> _Extract provided_
The next day I posted this on Facebook: “I’m not feeling well today. I have a headache, I’m dizzy and I sweated all night. And since the surgery, I’ve been dropping things a lot. Last night I dropped and broke a cup my grandma gave me for Christmas. I think it’s the medicine that’s causing all this and I decided not to take it anymore.”
The comments I got suggested that it could be an infection and fever. I agreed. I went to see my doctor a couple hours later. He looked me over for a few minutes, and then sent me to the hospital.
I spent hours lying on a bed in an examination room while they ran tests. Doctors and nurses were in and out. I was taken out for some x-rays, and then brought back. An IV was plugged into my left arm and I had to keep that arm straight.
Because of that, I couldn’t text on my phone anymore. Texting was too difficult to do with one hand and with two hands I had to hold the phone so far away I couldn’t see what I was doing. Before they put the IV in, I’d been passing the time texting with a friend.
The doctor overseeing my case decided it was time to take the tape off the three incision areas on my lower stomach. The tape had been there since I got out of surgery the week before. The doctor instructed while the nurse did the work.
That was extremely painful. I yelled and cussed loudly the whole time. The nurse said it was just tape, but it felt like she was digging needles out of my stomach. I guess it took between five and ten minutes for her to get all the tape off. She apologized for causing me so much pain. I told her, “That’s okay.” I apologized for swearing. She told me, “That’s okay.”

> _Problem details_
Continue the account of the hospital visit after surgery from where it stops.

> _Data provided_
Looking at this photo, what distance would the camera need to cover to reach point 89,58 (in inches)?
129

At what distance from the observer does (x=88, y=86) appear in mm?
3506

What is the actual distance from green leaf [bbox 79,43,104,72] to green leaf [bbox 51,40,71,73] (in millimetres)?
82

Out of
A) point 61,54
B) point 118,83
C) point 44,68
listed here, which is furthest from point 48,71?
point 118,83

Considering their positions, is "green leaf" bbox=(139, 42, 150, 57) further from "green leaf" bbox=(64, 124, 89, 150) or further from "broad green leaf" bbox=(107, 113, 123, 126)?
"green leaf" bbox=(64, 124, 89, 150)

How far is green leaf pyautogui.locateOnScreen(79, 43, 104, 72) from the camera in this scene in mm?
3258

==

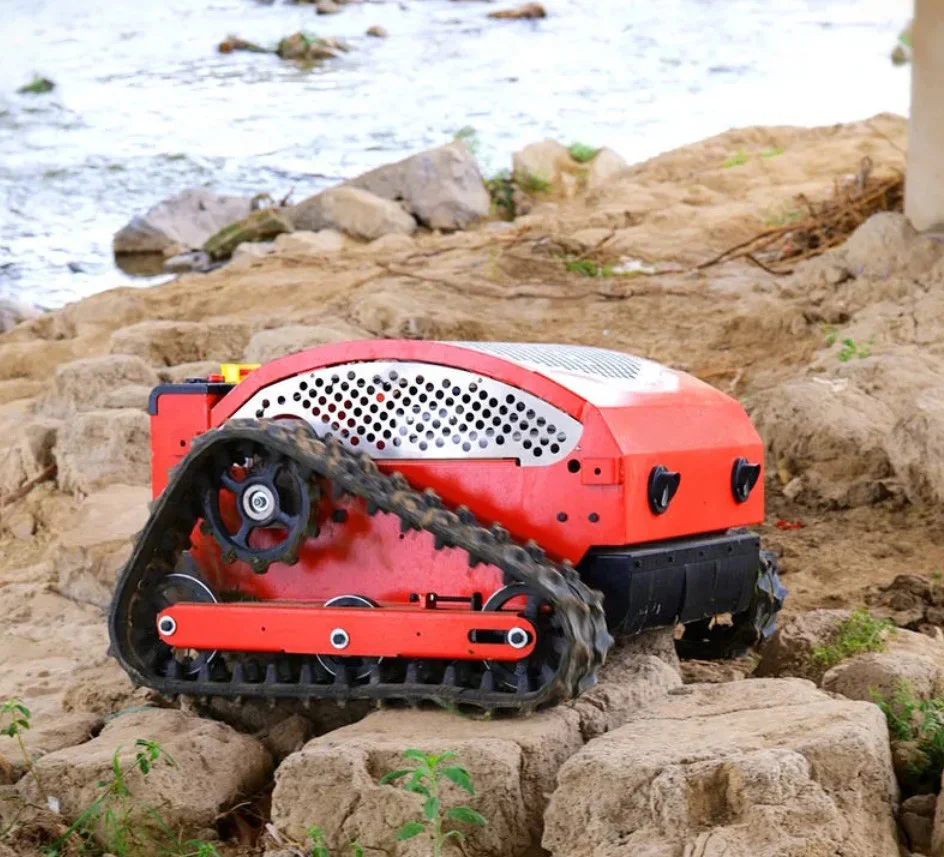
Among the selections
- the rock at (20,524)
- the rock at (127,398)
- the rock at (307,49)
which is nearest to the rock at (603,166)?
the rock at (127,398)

> _Written reply_
My mom had been outside the room. She came in and asked if I was okay. My response was, “That was bad.” I thought I was bleeding, but the nurse said there was no blood.
After a while, a doctor came in with my test results. He said it was an infection caused by the catheter and I would have to stay the night at the hospital to make sure the infection didn’t get worse. They wheeled my bed out of the examination room, through the maze of corridors and up a couple floors to the room where I would spend the night.
I had a roommate, but I couldn’t see him because there was a curtain between us. I guess his situation was worse than mine and I don’t think he was able to walk. He had quite a few people coming in to visit and they talked a lot. He also conversed with the nurses quite a bit.
The TV was a tiny little thing about a mile away. Most of the time there wasn’t anything worth watching, but I did find basketball games here and there.
That night they wouldn’t let me eat anything solid. Everything they fed me was liquid. Nurses would come in, take my temperature, check my blood pressure and draw blood. Every time they were about to stick a needle in one of my arms, I’d worry that they would damage my tattoos, but they never did put the needles through the tattoos.
I slept. The fever was gone the next morning. Breakfast was scrambled eggs and some potato stuff. I found out they were going to let me go after lunch. Lunch was a chicken salad sandwich and soup. It was all right.
A few days later, I had my follow up appointment with the surgeon. Everything checked out. After seeing the surgeon, my doctor wanted to see me.
Well, the reason my doctor wanted to see me was the x-ray I had at the hospital showed there was some scarring in my lungs. He wanted me to go back to the hospital in a week or so and have that checked out. He also wanted the hospital to run a test to make sure the infection from the catheter was gone.
I had those tests over a week ago. I haven’t heard anything since, so I guess all is well. If there was a problem, I would have heard from my doctor.
I’m doing much better. Sometimes there is pain, but it’s not constant and it’s not unbearable. I’ve recovered from this surgery much faster than I recovered from the surgery I had twelve years ago.
All of the doctors and nurses I dealt with during all this were awesome, even the cleaning lady at the hospital was helpful. Wish I knew all their names, but I’m hard of hearing and I missed a lot of what was said to me. The hospital was McLaren Lapeer Region.